No single point of failure- pfsense HA

c5244714

Hello everybody.
we implemented a pfsense in HA like in the diagram below 0_1547750620136_pfsense_ha_dual_sw (1).png

the issue is regards to the recovering of the HA in case of any failure :
scenario 1 - primary pfsense goes down (crashed or powered-off) :
slave device becomes a master and traffic from upper network (192.168.1.x) to and from the lower network (10.1.0.x) is working with no problem.

scenario 2 (the problematic one) - link between master firewall to the lower network ( 10.0.1.21/24 ip ) is in down state from any reason :
the client in the upper network unable to ping /communicate with the lower network and vice versa.
the problem resolved only when i power off the master pfsense.

well how is that possible in HA environment when no even single point of failure is overcome ??
i know with SQL cluster any link failure between the node to the network and fail-over is taken into action..

well if its a normal behavior - please suggest any ability/policy triggered to intercept this kind of issue and act like the whole master node fail
Thanks
Tom

SteveITS

Since I just posted about it, is this a Netgate SG-3100? If so you need to have the sync on the LAN switch and the LAN on the Opt port, or the unit will see the switch as "up." (https://forum.netgate.com/topic/132433/sg-3100-ha-or-not/8)

c5244714

@teamits
Hello .
Its not an appliance but two vm under vmware server. Latest Version 2.4.4.
Tom

Derelict

0_1547765654697_HA+LACP.png

pfSense HA is HA for the firewalls only. If you have a case where the link is up but not passing traffic, pfSense will not see link-down and will not fail over. If the LACP link described up there is up and passing the BPDUs and pfSense has no reason to think the link is down, failover will not occur even if the switches pass no traffic.
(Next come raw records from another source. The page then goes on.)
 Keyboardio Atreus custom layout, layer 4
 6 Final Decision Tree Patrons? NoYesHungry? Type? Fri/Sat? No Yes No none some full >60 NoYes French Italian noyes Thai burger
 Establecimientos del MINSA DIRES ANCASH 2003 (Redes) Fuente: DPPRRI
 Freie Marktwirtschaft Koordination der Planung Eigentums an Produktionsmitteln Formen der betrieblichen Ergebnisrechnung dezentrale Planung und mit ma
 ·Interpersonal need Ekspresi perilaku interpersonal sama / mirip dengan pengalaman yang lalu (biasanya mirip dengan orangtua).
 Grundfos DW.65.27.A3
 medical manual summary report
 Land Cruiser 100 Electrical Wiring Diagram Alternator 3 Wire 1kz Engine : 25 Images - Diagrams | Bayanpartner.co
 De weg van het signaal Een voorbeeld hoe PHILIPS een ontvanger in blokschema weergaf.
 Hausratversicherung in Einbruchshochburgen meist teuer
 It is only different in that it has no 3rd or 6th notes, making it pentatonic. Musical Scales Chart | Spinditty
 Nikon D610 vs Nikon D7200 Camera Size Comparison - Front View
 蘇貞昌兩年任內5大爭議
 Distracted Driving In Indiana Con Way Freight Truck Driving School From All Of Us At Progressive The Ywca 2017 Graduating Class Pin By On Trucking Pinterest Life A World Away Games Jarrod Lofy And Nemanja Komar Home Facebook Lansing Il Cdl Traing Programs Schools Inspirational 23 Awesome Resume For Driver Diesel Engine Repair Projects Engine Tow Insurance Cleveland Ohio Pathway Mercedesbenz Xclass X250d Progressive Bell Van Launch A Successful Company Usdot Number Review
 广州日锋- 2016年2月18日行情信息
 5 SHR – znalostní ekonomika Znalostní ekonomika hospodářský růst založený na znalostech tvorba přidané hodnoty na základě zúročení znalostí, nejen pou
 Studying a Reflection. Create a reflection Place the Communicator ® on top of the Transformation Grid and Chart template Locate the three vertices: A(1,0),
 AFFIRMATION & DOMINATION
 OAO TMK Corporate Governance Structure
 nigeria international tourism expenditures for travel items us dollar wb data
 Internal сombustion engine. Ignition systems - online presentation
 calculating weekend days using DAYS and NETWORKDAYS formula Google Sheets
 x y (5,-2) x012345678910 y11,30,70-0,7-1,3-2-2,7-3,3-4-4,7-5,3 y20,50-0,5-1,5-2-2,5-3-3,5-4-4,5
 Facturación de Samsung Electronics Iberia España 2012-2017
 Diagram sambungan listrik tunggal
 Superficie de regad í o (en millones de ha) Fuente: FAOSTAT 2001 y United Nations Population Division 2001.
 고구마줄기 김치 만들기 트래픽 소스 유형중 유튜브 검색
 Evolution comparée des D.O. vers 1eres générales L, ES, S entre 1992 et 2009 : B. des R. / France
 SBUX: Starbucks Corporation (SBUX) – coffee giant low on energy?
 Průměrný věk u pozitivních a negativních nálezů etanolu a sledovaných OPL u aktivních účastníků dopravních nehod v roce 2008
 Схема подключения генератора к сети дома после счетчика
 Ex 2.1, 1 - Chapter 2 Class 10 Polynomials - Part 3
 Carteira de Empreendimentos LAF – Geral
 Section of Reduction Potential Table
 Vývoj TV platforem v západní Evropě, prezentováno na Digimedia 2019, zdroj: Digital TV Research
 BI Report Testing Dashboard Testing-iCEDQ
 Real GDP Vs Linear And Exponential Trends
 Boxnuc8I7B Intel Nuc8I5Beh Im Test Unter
That would be a switch failure not a router failure and should be handled by the switching layer.

There is no way to know if failing over will even help.

You would likely end up with a MASTER/MASTER situation in that case because if traffic cannot be processed by the switch CARP probably isn't making it from the primary to the secondary anyway.

c5244714

Hello again.
sorry that i was not cleared but the link is down/disconnected and not "up , but not pass traffic" ..

Derelict

Then it would fail over if it had a CARP VIP on it.

c5244714

It has a VIP on it- WAN interface and LAN interface with a different VHID of course. from some reason its not trigger the fail over.
any advise?

Derelict

What does Status > CARP (failover) show when the link is down?

What is logged in the system logs when the link goes down and up?

c5244714

Hello Derelict.
finally i was able to solve the problem due to the misconfigured XMLRPC SYNC section : the two pfsense had different password to admin username . in addition , in one of the servers the ip address in XMLRPC field was blank
thanks for your willing to help me with this issue